# Next Competition



## *Rach* (Jun 27, 2005)

Hi Girls

I was wondering if you could all do me a favour (everyone you know as well)
I entered the competition to become a model for next!! the only problem is that I never received an e-mail to confirm that I was in. Anyway I've just looked now and I am in the bunch but with no votes.

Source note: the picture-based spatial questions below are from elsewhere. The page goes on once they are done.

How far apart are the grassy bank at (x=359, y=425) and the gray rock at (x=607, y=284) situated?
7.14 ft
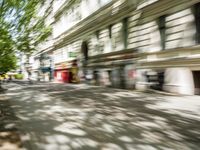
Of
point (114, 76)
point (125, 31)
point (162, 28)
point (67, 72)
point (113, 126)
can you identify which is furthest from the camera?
point (67, 72)

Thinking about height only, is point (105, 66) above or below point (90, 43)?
below

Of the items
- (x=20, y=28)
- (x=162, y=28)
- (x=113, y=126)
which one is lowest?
(x=113, y=126)

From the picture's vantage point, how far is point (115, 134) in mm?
7395

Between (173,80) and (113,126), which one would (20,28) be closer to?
(113,126)

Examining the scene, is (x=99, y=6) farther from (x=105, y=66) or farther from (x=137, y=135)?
(x=137, y=135)

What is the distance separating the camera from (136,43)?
19.1 metres

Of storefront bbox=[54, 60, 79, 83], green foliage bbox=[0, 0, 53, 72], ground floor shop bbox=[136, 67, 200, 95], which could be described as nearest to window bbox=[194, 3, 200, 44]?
ground floor shop bbox=[136, 67, 200, 95]

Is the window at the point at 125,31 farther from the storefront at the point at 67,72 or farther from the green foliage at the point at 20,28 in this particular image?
the green foliage at the point at 20,28

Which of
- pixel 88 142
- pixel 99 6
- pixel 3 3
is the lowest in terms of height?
pixel 88 142

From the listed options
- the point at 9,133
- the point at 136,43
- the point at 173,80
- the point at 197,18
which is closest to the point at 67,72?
the point at 136,43

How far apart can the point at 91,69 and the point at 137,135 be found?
62.0 feet

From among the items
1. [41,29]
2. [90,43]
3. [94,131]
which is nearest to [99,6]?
[90,43]

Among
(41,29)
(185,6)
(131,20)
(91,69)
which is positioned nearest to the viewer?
(41,29)

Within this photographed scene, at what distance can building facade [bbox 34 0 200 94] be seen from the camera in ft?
47.1
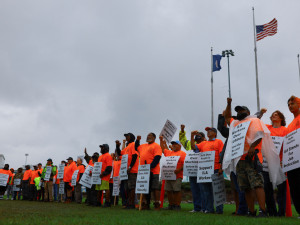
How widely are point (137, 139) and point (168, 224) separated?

Could you please get everyone to vote for me  - it's on ******** http://www.********.com/nextonline?v=app_7146470109&viewas=609064082

Rach xx (Rachel Lowther) 

[red]This post contains an unconfirmed link/information and readers are reminded that FertilityFriends.co.uk or its owners are not responsible for the content of external internet sites[/red]


----------



## Tina xx (Aug 30, 2006)

I've vote for you, good luck hun


----------



## fuzzier (Oct 31, 2005)

I've voted for you too


----------



## ♥ M J ♥ (Apr 17, 2004)

voted for you x


----------



## Guest (Jul 13, 2009)

Voted for you.  Good luck


----------



## butterflykisses (Oct 28, 2007)

i've voted for you


----------



## Wraakgodin (Jun 17, 2006)

Voted!

Sue


----------



## *Rach* (Jun 27, 2005)

Aww thanks alot everybody - much appreciated


----------



## AmandaB1971 (Feb 19, 2006)

I've voted for you!  Lovely picture you deserve to win!

Axxxxxx


----------



## Tina xx (Aug 30, 2006)

Hi, I was just wondering how the competition was going?

Tina xx


----------



## *Rach* (Jun 27, 2005)

Sorry I did't reply earlier but they never told you how it was going or where you were positioned oly the top 50 were listed. never got anywhere but thanks for voting

Rach xx


----------